**Text**:

- - - -

Funny thing is my pcv is going out again.. At 111k now. Needs a 3rd pcv valve and 2nd intake manifold.. Known problem on our cars and would like some help but @Chevy Customer Care hasn't replied back to me.. ????


Sent from AutoGuide.com Free App


----------



## AutumnCruzeRS (Sep 10, 2012)

What gets me is that the replacement part doesn't come with the same warranty.


----------



## WhiteAndBright (Mar 4, 2013)

AutumnCruzeRS said:


> What gets me is that the replacement part doesn't come with the same warranty.


I know right.. 


Sent from AutoGuide.com Free App


----------



## WhiteAndBright (Mar 4, 2013)

Beuler..... Beuler...


Sent from AutoGuide.com Free App


----------



## UpstateNYBill (Jan 14, 2012)

WhiteAndBright said:


> Funny thing is my pcv is going out again.. At 111k now. Needs a 3rd pcv valve and 2nd intake manifold.. Known problem on our cars and would like some help but @*Chevy Customer Care* hasn't replied back to me.. 


I'm still on my original intake manifold at 176k. Yes, the check valve is MIA. I don't care. Car runs fine without it. I'll just slap another PCV valve on it if it goes bad, as they typically last around 40k in my Cruze before going bad again.


----------



## AutumnCruzeRS (Sep 10, 2012)

Are getting any oil leaking at the throttle body?


----------

- - - -

Write out, word for word, the passage of the forum thread on the PCV valve that begins with the words "I'm still on" and ends after the words "going bad again.".

**Available data**:
- - - -

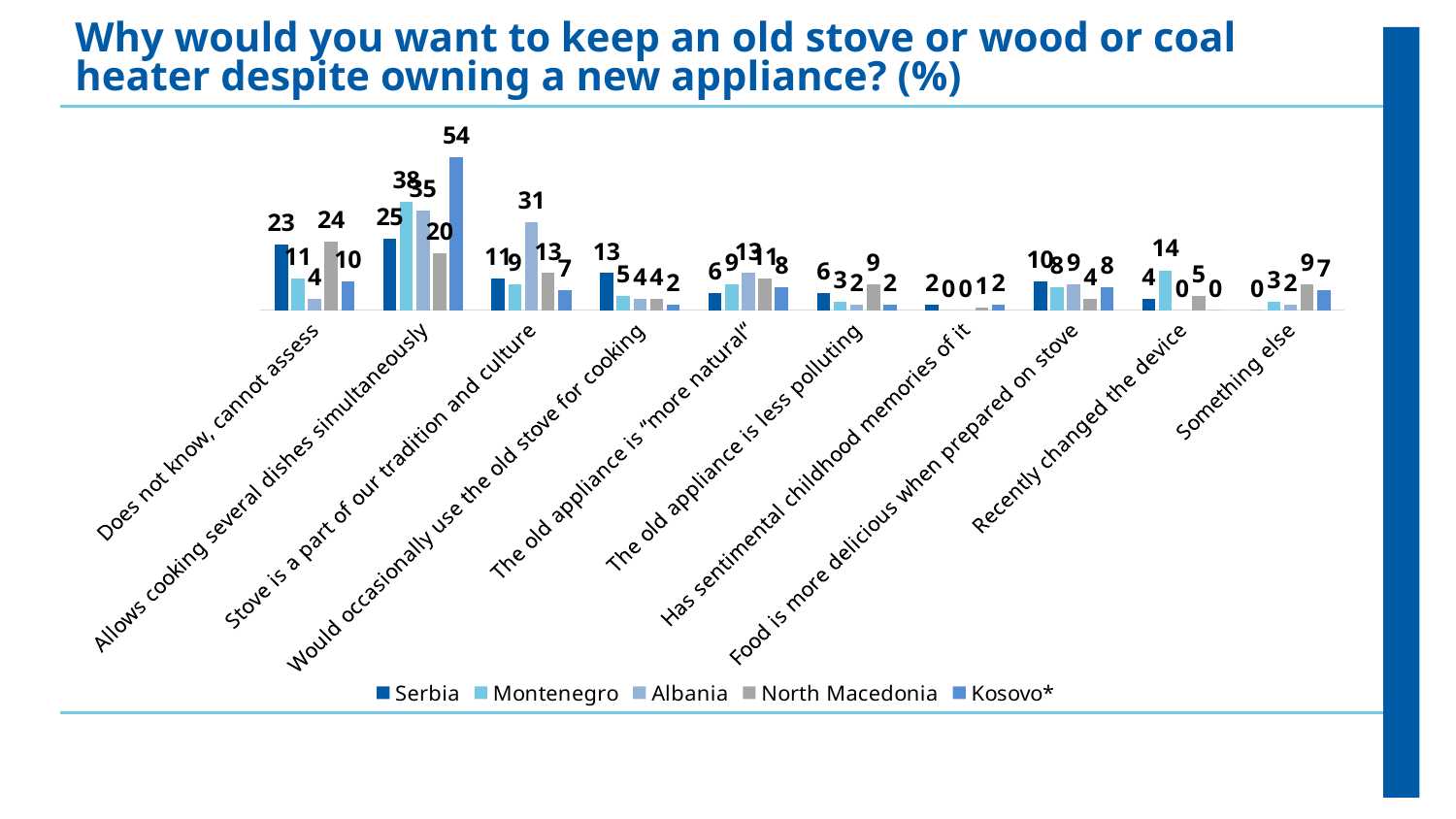
Which country has the highest value for "Allows cooking several dishes simultaneously"? Kosovo* How many series does the legend list? 5 What is the difference between the Kosovo* value and the Serbia value for "Allows cooking several dishes simultaneously"? 29 What is the value for Kosovo* for "Allows cooking several dishes simultaneously"? 54 What kind of chart is shown on the slide? bar chart For "Would occasionally use the old stove for cooking", which is larger: the value for Serbia or the value for Kosovo*? Serbia How many categories are shown on the x axis? 10 What is the value for North Macedonia for "Does not know, cannot assess"? 24 Which country has the lowest value for "Does not know, cannot assess"? Albania What is the value for Montenegro for "Recently changed the device"? 14 Which series is shown in the darkest blue colour in the legend? Serbia What is the value for Albania for "Stove is a part of our tradition and culture"? 31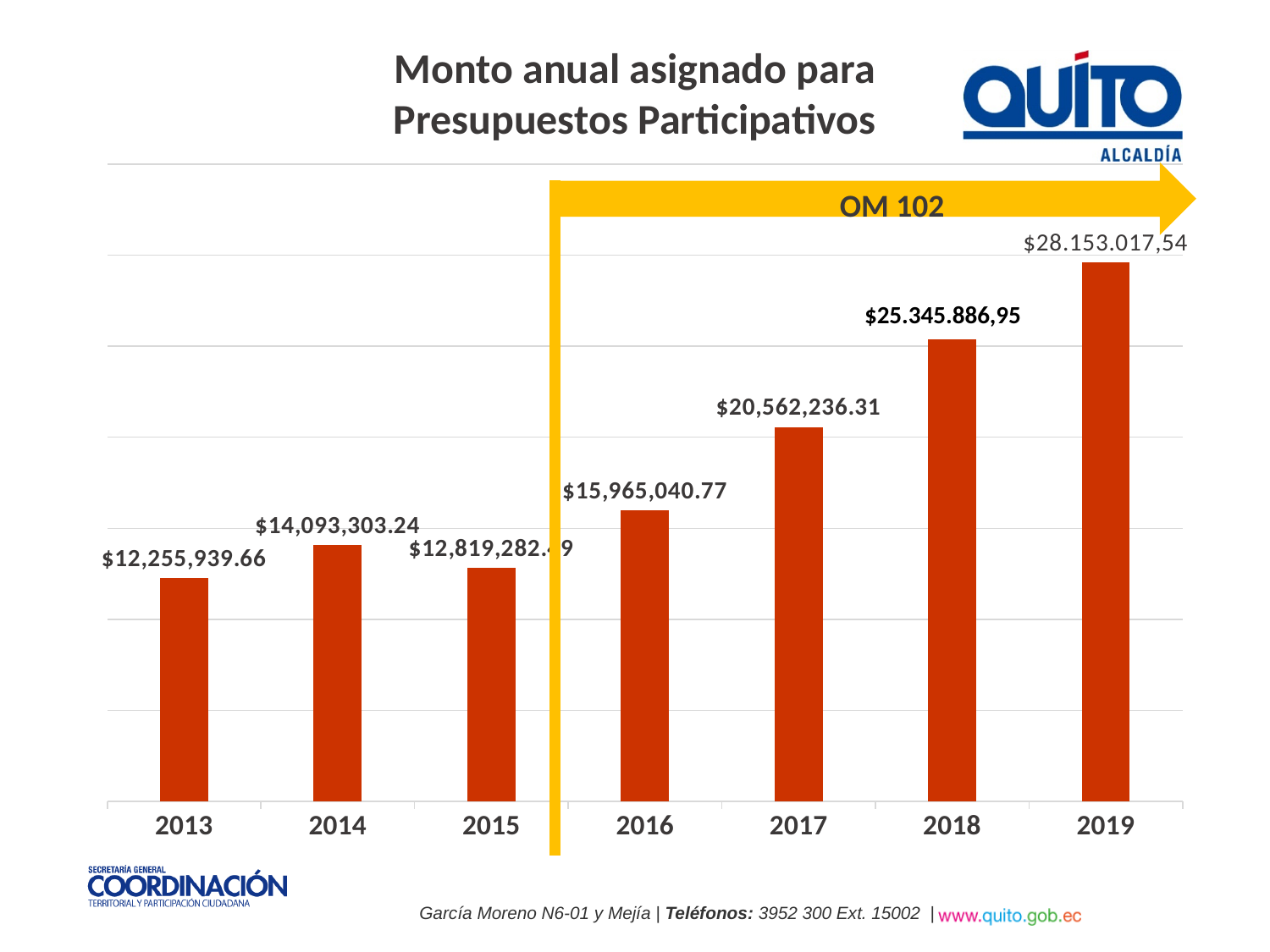
What is the value for 2019? $28.153.017,54 What is the value for 2014? $14,093,303.24 What is the value for 2016? $15,965,040.77 Which year has the highest value? 2019 What is the title of the chart? Monto anual asignado para Presupuestos Participativos What type of chart is shown on the slide? Bar chart Which is larger, the value for 2014 or the value for 2015? 2014 What is the difference between the values for 2017 and 2016? $4,597,195.54 What is the value for 2017? $20,562,236.31 Which year has the lowest value? 2013 What is the value for 2013? $12,255,939.66 How many years are shown on the x axis of the chart? 7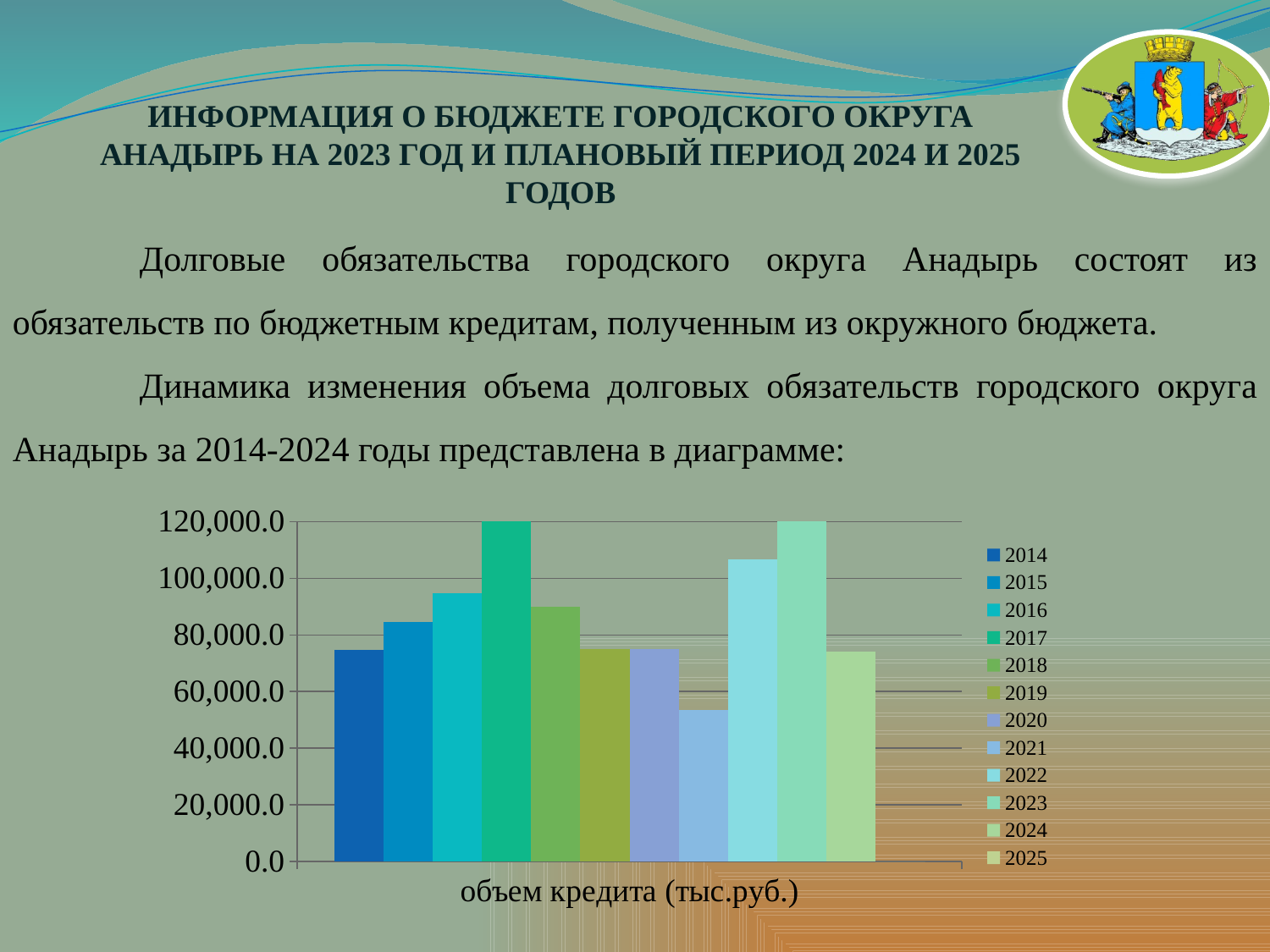
Is the value for 2022 greater or less than 100,000.0? greater How many series does the chart legend list? 12 What kind of chart is shown on the slide? bar chart Is the value for 2018 greater or less than 80,000.0? greater Which year is listed first in the chart legend? 2014 What is the label shown under the x axis of the chart? объем кредита (тыс.руб.) Which is larger, the value for 2016 or the value for 2015? 2016 Is the value for 2014 greater or less than 80,000.0? less Which is larger, the value for 2022 or the value for 2018? 2022 Which is larger, the value for 2020 or the value for 2021? 2020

- - - -

**Your response**:
I'm still on my original intake manifold at 176k. Yes, the check valve is MIA. I don't care. Car runs fine without it. I'll just slap another PCV valve on it if it goes bad, as they typically last around 40k in my Cruze before going bad again.